Timber Blog

3 - Timber Blog - Converting a surround mix to 3D/binaural

As 3D audio developers we receive requests from media/film companies to help them convert their existing surround (5.1 or 7.1) catalogue to 3D audio. Ideally they do not want to remix anything, they are looking for a process that converts the existing surround mix into 3D on the fly, maybe even during playback.
This seems to be the holy grail for many film companies; a cheap and easy trick to have their whole catalogue played back in 3D audio.

Many think it is just a matter of getting five 3D engines, position each 3D engine’s source where the speaker should be and position the listener of all five engines in the sweet spot (the centre of the surround circle). Now just route each surround channel (except the LFE channel) through one of these 3D engines and we’re in business. Sounds very logical, and success guaranteed! If you’ve read our blog #2 you might already understand that it is not that simple. 

What’s the difference between listening to a stereo mix over speakers or over headphones?

Mixing engineers in both music and film in general mix over speakers. In music it is quite common to verify the mix over headphones, but the first focus is always to have a good mix going over the speakers. In film mixing checking the mix on headphones is rather uncommon for the simple reason that most films are mixed in surround, and the surround mix would need to be down-mixed to stereo before you can monitor it on headphones.
In other words, when you want to hear a conventional mix as it was intended, you should use speakers.

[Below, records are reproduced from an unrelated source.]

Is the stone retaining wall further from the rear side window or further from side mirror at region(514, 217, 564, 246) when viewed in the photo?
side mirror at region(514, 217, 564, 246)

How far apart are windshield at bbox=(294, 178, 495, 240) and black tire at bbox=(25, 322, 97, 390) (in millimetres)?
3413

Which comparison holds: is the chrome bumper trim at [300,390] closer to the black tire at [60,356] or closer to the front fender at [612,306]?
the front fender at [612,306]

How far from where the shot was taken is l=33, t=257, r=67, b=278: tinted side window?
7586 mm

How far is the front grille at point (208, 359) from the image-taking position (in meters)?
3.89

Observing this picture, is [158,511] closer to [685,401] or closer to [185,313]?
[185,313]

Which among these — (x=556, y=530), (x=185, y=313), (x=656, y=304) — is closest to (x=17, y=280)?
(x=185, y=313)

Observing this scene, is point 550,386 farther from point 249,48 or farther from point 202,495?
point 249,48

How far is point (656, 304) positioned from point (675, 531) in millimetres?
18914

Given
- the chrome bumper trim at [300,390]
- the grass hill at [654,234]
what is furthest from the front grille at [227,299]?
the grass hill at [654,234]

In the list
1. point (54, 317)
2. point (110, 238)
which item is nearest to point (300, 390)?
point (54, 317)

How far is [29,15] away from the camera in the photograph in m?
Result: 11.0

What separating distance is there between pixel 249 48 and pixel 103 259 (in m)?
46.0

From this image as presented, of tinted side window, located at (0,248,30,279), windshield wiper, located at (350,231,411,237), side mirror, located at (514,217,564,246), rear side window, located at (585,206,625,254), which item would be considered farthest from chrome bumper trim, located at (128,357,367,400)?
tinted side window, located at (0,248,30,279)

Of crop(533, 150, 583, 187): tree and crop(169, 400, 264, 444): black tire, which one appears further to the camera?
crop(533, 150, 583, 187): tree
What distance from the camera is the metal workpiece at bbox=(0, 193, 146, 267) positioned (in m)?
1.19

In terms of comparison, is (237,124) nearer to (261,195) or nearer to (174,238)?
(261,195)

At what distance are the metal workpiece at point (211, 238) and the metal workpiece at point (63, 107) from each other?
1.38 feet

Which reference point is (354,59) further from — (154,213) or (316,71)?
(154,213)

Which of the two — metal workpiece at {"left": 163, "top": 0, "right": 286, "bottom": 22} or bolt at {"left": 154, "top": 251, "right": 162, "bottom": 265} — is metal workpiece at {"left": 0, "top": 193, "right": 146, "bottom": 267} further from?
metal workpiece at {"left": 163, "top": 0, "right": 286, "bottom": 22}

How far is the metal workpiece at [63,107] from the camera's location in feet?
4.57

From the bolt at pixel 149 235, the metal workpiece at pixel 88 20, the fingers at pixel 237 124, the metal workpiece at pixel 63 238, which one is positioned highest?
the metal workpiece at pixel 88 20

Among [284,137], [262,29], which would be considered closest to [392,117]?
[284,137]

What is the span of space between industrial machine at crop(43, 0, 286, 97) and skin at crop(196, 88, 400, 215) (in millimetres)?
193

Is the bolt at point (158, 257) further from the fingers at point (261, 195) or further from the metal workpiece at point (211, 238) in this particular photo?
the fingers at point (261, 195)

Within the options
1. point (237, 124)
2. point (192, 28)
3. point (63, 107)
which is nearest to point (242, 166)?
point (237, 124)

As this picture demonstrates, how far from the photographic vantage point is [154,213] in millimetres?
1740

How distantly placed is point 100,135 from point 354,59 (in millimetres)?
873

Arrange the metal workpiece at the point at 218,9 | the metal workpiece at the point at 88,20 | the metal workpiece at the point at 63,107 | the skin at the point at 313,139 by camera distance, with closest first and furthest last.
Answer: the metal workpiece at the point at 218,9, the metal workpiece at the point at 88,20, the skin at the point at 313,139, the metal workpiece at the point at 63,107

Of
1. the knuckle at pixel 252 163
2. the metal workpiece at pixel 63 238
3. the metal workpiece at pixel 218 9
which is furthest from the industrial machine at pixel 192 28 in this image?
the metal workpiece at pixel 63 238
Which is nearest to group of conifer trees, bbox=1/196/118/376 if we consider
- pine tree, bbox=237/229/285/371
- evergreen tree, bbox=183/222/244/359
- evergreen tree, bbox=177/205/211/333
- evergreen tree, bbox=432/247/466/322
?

What changes when you listen over headphones? A couple of things:
• Low frequencies
One difference between listening to a mix through speakers or headphones is the behaviour of the low frequencies; most headphones have a poor or unrealistic low frequency response. And with low frequencies physics kick in; in a cinema you will not only hear the low frequencies from an explosion, you will also feel them thanks to the subwoofers present in the venue.
At home this doesn’t happen because home subs do not have enough power to create this physical experience.

Channel separation
The biggest difference between speakers and headphones is however the channel separation. When listening to speakers, sounds from the left speaker will also arrive in the right ear, and this is influenced by the position of the listener head. (if the listener turns his head, the stereo image will shift) This means that even if a sound is played back by the left speaker only, our right ear will still hear this left speaker sound.
If the same mix is played over headphones then there is almost 100% channel separation: the same sound panned fully left will now be inaudible for the right ear. In other words, the stereo image becomes more extreme on headphones. Listening to a mix with a sound panned to the extreme left played over speakers works fine, the same mix over headphones sounds awkward and annoying, because our brain instinctively feels that it is unnatural to experience a sound in one ear, and not in the other ear.
(in music mixing it is common knowledge that you can pan an instrument fully to one side, as long as there is an instrument with a similar part playing on the right to avoid this effect)

Room interaction
Another difference is that speakers interact with the room. A sound played by the left speaker only will reflect against the walls, ceiling and floor, and this will diffuse the sound and it’s originating point slightly, and make it become ‘part of the room’. In a way some reverb is added which will reach both ears. On headphones this does not happen, the sound reaches both ears very direct and independent, and no ‘room acoustics’ are added.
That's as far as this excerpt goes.